**Items from a data source**
========================================

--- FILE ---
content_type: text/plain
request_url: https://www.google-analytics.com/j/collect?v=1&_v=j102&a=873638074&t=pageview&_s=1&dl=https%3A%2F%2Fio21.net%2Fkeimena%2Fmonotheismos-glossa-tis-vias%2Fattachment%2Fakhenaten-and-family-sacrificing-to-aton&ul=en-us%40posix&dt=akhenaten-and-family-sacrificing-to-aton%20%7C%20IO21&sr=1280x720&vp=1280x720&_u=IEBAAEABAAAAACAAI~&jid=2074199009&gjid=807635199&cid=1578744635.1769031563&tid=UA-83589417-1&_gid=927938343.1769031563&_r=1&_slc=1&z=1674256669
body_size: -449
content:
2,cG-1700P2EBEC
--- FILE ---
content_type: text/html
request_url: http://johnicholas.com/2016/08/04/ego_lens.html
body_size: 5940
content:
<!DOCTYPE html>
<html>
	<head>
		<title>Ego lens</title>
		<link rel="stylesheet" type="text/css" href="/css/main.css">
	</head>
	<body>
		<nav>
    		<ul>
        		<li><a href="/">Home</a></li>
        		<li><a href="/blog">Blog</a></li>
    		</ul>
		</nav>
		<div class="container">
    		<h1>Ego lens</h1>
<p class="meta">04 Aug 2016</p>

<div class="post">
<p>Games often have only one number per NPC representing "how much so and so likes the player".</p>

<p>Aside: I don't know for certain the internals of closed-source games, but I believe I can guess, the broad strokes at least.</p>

========================================

For this exercise, copy every line of the data that holds "class".

		<div class="container">
<p class="meta">04 Aug 2016</p>
<div class="post">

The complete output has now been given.